Step 2. Set the derivative at point a equal to the gradient between the external point and the curve

At the point where the tangent meets the curve, x equals a. and so, d y over d x equals 2 a. minus 1.

The gradient between two points is the fraction with numerator y sub 1 minus y sub 2 and denominator x sub 1 minus x sub 2.

open paren x sub 1 comma y sub 1 close paren will be taken as the point on the curve open paren a. comma a. squared minus a. plus 2 close paren.

open paren x sub 2 comma y sub 2 close paren will be taken as the external point open paren 1 comma 1 close paren.

Therefore the fraction with numerator y sub 1 minus y sub 2 and denominator x sub 1 minus x sub 2 becomes the fraction with numerator open paren a. squared minus a. plus 2 close paren minus 1 and denominator a. minus 1. This simplifies to the fraction with numerator a. squared minus a. plus 1 and denominator a. minus 1.

The value of d y over d x for the tangent must be equal to this gradient.

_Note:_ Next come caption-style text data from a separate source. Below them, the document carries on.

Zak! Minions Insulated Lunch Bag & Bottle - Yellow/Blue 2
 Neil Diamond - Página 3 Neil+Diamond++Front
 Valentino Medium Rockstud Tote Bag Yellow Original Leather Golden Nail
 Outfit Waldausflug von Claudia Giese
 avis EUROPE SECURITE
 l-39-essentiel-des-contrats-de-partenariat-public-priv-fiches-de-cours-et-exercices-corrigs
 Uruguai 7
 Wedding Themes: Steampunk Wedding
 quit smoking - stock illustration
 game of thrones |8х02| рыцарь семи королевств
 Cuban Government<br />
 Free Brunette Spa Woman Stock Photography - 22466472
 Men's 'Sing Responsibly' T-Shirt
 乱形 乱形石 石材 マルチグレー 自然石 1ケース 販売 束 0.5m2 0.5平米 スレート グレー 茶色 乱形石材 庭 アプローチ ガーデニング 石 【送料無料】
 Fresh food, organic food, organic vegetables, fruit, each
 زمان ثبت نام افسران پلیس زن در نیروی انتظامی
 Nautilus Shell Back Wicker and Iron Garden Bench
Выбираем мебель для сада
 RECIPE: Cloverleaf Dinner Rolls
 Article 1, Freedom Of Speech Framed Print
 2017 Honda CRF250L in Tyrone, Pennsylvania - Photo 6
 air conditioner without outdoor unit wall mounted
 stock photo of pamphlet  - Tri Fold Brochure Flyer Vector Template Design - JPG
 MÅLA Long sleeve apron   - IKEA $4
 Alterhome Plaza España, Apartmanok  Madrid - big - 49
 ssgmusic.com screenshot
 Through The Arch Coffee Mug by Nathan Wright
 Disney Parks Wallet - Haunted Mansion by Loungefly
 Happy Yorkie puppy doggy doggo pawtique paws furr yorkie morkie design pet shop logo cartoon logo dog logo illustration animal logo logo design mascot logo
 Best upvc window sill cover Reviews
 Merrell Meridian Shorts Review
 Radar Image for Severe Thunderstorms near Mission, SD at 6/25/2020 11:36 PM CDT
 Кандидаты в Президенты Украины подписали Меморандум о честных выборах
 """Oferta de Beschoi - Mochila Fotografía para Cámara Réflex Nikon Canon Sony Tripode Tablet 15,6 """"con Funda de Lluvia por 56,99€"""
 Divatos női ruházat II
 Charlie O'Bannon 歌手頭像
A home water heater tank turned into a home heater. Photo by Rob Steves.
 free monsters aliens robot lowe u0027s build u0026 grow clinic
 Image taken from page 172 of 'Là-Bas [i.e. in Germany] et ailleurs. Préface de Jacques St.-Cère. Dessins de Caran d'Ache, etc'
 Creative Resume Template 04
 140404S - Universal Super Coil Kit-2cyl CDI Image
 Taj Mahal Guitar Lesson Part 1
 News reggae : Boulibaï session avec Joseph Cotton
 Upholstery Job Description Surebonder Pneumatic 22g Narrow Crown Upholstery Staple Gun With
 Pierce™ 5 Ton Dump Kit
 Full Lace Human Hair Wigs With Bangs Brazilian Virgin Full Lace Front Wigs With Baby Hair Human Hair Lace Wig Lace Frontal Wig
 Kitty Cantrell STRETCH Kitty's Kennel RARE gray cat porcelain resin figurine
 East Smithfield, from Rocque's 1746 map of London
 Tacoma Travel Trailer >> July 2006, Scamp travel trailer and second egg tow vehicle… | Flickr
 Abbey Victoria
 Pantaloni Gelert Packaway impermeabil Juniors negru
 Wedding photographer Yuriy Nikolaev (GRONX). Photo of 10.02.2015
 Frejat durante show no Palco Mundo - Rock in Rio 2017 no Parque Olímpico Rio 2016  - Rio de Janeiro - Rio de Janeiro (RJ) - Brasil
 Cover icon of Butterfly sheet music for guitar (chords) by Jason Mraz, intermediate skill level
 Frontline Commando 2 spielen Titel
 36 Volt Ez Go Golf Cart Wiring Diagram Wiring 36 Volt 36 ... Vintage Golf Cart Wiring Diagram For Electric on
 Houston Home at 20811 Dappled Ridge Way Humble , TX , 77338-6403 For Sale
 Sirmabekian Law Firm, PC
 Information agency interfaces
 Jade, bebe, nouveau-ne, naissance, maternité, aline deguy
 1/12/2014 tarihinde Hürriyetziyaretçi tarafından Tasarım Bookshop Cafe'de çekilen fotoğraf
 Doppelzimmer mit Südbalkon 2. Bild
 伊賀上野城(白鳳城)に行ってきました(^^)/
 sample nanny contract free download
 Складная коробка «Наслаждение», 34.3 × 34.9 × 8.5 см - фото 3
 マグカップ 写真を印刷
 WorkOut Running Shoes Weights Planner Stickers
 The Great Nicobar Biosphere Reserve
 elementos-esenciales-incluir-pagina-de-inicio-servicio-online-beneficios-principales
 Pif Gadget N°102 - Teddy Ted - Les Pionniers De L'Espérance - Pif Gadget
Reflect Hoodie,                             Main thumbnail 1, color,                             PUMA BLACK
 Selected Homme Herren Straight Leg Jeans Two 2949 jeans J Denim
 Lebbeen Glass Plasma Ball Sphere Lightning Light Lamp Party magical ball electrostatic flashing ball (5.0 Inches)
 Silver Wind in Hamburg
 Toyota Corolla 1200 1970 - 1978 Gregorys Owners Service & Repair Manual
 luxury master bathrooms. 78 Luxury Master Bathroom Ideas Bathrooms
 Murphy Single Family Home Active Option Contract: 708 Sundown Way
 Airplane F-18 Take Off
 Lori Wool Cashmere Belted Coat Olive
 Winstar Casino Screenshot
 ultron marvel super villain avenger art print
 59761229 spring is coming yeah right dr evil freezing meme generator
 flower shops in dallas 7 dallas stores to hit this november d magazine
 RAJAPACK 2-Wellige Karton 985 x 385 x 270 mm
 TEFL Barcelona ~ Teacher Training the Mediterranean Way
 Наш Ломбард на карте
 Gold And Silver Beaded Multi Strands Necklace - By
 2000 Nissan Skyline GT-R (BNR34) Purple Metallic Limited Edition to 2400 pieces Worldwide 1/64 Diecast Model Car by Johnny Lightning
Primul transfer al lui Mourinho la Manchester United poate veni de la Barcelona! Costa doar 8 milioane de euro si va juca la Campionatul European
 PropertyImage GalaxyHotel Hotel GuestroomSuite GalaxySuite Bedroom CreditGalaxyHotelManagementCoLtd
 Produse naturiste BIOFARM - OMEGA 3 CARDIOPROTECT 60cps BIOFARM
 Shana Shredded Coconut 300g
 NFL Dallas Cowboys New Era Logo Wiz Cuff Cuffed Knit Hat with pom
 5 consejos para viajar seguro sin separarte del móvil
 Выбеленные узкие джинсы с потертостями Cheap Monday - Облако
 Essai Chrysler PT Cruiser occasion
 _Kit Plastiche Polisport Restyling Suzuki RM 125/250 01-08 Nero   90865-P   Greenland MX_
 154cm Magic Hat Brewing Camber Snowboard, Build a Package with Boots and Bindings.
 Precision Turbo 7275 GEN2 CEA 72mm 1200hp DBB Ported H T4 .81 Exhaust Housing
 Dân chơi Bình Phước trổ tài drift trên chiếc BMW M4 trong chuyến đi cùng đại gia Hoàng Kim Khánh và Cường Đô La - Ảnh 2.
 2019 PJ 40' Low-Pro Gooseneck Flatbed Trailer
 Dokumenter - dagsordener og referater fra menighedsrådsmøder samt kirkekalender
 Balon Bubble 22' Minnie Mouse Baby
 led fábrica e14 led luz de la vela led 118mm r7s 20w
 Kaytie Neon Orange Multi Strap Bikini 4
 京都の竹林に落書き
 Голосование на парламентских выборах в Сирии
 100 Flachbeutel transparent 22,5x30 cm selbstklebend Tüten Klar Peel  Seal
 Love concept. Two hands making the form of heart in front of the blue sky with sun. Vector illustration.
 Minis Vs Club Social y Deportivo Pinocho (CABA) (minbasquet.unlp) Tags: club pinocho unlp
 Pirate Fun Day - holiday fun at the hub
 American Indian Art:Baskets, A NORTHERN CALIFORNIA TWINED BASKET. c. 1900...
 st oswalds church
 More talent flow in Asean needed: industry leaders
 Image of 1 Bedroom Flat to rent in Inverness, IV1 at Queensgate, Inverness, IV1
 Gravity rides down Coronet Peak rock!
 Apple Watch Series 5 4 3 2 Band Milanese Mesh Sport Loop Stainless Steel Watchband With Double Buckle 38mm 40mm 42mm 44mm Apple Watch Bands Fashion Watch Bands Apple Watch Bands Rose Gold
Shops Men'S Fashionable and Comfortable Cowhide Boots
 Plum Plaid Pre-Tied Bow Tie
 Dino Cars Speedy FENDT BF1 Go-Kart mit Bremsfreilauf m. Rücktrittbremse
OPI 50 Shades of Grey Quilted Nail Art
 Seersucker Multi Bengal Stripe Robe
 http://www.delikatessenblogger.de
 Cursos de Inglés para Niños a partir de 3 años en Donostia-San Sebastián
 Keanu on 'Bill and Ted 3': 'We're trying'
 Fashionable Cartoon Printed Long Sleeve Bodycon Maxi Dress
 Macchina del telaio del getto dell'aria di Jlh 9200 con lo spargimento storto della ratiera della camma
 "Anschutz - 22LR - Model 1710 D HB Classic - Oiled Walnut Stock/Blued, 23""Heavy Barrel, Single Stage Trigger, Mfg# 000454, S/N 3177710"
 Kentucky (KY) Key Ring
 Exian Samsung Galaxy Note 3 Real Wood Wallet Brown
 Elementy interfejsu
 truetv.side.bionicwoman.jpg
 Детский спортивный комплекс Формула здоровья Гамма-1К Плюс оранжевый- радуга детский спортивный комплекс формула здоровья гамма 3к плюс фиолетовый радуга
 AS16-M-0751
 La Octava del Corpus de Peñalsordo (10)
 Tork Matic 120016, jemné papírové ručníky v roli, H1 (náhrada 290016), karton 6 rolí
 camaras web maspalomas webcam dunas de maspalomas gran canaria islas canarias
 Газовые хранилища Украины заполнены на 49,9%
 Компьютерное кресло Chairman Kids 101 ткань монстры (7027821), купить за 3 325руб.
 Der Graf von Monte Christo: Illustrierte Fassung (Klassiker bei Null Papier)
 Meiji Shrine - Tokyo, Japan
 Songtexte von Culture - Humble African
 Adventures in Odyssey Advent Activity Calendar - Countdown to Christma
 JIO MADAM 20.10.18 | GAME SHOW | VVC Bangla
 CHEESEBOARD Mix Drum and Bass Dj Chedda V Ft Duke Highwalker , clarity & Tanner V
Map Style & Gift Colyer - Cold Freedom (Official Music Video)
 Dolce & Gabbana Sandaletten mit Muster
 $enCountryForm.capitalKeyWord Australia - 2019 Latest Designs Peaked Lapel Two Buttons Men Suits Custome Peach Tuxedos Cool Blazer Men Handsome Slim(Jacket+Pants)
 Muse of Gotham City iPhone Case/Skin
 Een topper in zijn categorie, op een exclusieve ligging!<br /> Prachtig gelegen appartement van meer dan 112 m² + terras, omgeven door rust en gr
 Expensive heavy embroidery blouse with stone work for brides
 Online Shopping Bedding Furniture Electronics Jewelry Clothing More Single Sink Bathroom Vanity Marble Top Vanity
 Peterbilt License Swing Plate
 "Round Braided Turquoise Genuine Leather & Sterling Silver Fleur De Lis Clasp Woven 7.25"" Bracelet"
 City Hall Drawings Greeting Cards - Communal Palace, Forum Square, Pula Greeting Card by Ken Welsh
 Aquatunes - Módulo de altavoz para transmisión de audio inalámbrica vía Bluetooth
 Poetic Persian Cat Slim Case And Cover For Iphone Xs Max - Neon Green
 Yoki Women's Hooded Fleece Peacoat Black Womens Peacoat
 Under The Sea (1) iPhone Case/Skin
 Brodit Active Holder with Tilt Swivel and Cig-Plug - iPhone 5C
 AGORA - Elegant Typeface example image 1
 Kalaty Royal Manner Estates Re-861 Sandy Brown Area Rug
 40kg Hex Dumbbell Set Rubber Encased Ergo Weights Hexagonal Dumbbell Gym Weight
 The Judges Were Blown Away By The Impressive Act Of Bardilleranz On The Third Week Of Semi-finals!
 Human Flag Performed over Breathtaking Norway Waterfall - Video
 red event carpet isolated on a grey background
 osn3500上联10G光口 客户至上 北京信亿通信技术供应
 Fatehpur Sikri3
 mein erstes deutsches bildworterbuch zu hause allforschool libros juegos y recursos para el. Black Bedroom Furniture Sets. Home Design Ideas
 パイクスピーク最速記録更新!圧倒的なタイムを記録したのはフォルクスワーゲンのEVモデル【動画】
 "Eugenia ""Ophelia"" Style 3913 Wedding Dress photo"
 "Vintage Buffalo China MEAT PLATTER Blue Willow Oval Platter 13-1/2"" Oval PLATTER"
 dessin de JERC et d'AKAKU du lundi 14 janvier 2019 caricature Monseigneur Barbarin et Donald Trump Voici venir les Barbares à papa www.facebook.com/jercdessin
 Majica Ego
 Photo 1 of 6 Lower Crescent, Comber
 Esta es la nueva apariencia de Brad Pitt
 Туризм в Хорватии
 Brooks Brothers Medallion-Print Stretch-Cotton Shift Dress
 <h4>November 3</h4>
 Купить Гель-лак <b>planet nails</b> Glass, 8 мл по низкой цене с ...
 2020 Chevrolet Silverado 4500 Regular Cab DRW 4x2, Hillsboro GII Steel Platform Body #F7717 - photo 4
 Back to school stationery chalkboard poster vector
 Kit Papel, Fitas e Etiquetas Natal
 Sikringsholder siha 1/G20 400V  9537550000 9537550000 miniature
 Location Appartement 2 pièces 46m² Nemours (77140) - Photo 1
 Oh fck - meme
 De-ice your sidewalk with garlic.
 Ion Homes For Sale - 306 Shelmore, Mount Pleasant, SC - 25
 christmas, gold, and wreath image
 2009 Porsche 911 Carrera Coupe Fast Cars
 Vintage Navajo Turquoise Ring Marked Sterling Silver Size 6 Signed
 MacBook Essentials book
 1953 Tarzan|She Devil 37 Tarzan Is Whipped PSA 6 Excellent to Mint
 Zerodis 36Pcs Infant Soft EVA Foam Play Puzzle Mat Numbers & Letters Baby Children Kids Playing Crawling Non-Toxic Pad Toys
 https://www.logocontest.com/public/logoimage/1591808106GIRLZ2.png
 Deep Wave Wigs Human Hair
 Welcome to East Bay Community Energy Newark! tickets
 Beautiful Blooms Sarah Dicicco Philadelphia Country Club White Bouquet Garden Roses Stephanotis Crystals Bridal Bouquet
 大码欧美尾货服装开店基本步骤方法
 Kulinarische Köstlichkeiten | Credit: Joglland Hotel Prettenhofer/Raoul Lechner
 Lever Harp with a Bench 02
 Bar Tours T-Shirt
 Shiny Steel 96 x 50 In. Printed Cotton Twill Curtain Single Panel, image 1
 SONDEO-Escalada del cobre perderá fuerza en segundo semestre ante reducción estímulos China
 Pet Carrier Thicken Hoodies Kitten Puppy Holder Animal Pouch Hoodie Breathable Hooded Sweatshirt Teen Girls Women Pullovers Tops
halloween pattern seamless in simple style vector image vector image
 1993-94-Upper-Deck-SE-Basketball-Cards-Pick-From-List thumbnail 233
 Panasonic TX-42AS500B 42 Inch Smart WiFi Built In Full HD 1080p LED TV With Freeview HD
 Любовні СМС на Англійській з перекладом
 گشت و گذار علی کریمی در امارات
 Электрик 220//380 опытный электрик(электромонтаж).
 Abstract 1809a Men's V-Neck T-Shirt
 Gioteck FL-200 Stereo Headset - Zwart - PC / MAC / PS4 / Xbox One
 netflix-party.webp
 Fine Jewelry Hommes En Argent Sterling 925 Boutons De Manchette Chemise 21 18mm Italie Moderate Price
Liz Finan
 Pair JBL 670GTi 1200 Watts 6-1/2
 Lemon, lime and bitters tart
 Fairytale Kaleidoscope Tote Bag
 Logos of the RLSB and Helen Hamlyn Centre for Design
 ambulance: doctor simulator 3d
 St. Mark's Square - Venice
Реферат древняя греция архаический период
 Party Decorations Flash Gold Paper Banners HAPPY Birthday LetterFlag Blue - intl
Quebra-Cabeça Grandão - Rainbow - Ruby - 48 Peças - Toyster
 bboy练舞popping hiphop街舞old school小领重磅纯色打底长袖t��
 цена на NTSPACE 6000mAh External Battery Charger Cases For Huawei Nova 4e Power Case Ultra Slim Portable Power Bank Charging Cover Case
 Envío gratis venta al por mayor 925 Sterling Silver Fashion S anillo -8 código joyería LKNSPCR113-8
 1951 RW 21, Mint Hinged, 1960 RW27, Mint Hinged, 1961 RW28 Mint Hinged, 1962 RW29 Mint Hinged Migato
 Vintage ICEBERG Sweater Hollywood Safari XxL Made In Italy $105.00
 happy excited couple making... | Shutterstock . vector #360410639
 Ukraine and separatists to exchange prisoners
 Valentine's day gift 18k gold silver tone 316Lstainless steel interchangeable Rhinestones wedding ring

Therefore 2 a. minus 1 equals the fraction with numerator a. squared minus a. plus 1 and denominator a. minus 1.

Step 3. Solve this equation to find the location of the tangent at ‘a’

Multiplying by a-1, the equation above becomes open paren 2 a. minus 1 close paren times open paren a. minus 1 close paren equals a. squared minus a. plus 1.

Expanding brackets: 2 a. squared minus 3 a. plus 1 equals a. squared minus a. plus 1.

Since this is a quadratic, we rearrange to make the right hand side of the equation equal to zero: a. squared minus 2 a. equals 0 .

Factorising: a. times open paren a. minus 2 close paren equals 0 and so, a. equals 0 or a. equals 2.

Therefore, the tangent meets the curve at x equals 0 or x equals 2.

Substitute these values back into y equals x squared minus x plus 2 to get (0, 2) and (2, 4) respectively.

Step 4. Work out the tangent equation for each point

Considering the tangent at the first point, (0, 2).

We know that d y over d x equals 2 x minus 1 and so, d y over d x equals negative 1. Therefore m = -1.

x equals 0, y equals 2 and m equals negative 1.

Therefore y equals m x plus c becomes 2 equals negative 1 times 0 plus c and c equals 2.

The equation of the first tangent is y equals negative x plus 2.

Considering the tangent at the second point, (2, 4).

d y over d x equals 2 x minus 1 and so, d y over d x equals 3 and m equals 3.

x equals 2, y equals 4 and m equals 3.

Therefore y equals m x plus c becomes 4 equals 3 times 2 plus c and therefore c equals negative 2.

The equation of the second tangent is y equals 3 x minus 2.